En janvier 1972, Aretha Franklin enregistre un album live dans une église intimiste du quartier de Watts à Los Angeles. Le disque de ce concert mythique, Amazing Grace, devient l'album de Gospel le plus vendu de tous les temps, consacrant le succès de la Reine de la Soul.
Un film inédit et maudit
Ce docu-concert date de 1972. Il a été sauvé et achevé en 2010. Mais la chanteuse a traîné le film en justice pour de sombres histoires de droits, l'empêchant ainsi d'être diffusé. Jusqu'à la mort d'Aretha Franklin en août dernier, Amazing Grace était entre les mains des avocats, agents, managers, juges et autres intermédiaires. A l'origine, Sydney Pollack (16 Oscars au total) filme durant deux nuits dans une église d'un quartier défavorisé et essentiellement afro--américain de Los Angeles une performance de la chanteuse. Cet enregistrement (sur deux jours) sonore et cinématographique aboutit à un disque et à un docu dont les rushs cumulent 40 heures de durée. Mais le montage s'avère impossible techniquement et la Warner décide d'abandonner le projet. Pollack revient alors à la fiction, et ne retournera plus aucun documentaire. Il n'abandonne pas pour autant: il se remet en contact avec Aretha Franklin dans les années 1990. C'est le producteur Alan Elliott qui décide au milieu des années 2000 de finir le travail en achetant les droits à la Warner et en recevant l'accord en 2008 de Pollack, qui est en phase terminale.

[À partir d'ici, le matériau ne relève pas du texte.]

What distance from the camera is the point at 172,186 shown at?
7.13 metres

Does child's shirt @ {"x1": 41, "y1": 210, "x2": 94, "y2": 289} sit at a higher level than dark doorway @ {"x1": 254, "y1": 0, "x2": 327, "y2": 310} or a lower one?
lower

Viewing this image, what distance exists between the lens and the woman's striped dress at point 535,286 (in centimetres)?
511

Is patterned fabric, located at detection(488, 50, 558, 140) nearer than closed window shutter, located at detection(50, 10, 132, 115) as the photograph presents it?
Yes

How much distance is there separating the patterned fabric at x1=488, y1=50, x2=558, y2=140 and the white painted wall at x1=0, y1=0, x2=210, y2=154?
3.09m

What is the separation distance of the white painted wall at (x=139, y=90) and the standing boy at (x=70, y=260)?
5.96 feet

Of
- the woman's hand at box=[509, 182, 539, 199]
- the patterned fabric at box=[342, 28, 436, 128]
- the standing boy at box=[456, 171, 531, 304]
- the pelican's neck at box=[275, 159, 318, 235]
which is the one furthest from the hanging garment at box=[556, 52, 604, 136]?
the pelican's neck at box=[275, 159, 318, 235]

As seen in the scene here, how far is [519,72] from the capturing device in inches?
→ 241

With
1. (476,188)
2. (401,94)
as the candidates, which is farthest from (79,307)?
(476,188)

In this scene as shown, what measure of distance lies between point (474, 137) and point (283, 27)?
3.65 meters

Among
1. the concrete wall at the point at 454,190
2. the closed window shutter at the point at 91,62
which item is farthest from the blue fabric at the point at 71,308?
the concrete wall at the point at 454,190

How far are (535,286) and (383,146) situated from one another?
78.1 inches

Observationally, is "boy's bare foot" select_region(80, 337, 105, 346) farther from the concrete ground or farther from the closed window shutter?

Ce qui n'était pas possible dans les années 1970 le devient avec les progrès du numérique: la synchronisation du son et de l'image est enfin possible à partir des rushs. Quand une bande annonce sort en 2010, la chanteuse lance une procédure pour empêcher la sortie du film, considérant qu'elle ne l'a pas validé. Acharnée, elle poursuit les festivals, comme Telluride, qui veulent le diffuser. Il est quand même présenté à Toronto en 2015. Lionsgate accepte de le distribuer. A ce moment là, Aretha Franklin est prête à signer le contrat (1 million de dollars). Mais elle ne le signe pas. Elle aime le film mais elle veut aussi plus d'argent. Concord remplace Lionsgate, et propose la même somme. Elle ne signe toujours rien. Malade, et énervée par l'histoire, elle donne finalement son accord avant son décès. Le film a finalement été présenté au Festival de Berlin en février.
Bénédiction et chansons
Il aura fallu 46 ans pour voir ce concert de gospel au New Temple Missionary Baptist Church de Los Angeles. Si voir un concert (enfin deux ici) au cinéma est toujours une expérience étrange, complètement passive, on peut au moins revoir avec plaisir Aretha et son génie prendre tout l'espace de cette église et partager ses saintes paroles à un public presque en transe. Pour ceux qui ont déjà vu une messe avec des chants gospels, ce ne sera pas forcément une surprise. Même si les caméras de Sydney Pollack parviennent, hors-champs ou par des plans de coupe à surprendre un choriste ou une fervente croyante dans un délire inattendu. Assurément cette grande idole avait une étonnante grâce quand elle chantait. Elle le prouve, malgré la chaleur et la transpiration. Elle maîtrise chacune des variations, sait monter quand il le faut, semble vivre les paroles et vibrer par la musique. Nul besoin de nous faire croire à la Vierge Marie ou prier sans confesser ses hypocrisies, sa voix était divine. Quelque part il y a cette voix surnaturelle, venue des cieux, qui revient à la vie. Ce n'est pas seulement la résurrection d'un film qu'on croyait cloué dans les archives, c'est celle aussi d'une chanteuse hors du commun, dont la voix revient ainsi à nos oreilles, comme si elle avait chanté hier. C'est une bête de scène, sans gesticulations, qui s'expose. Passionnée, elle donne un spectacle à la fois intime (dans cette église) et généreux (elle sait qu'elle passe à la postérité avec les caméras et les enregistreurs autour). Elle en avait conscience puisqu'elle interrompait parfois la chanson pour refaire une prise, sans se soucier des fidèles.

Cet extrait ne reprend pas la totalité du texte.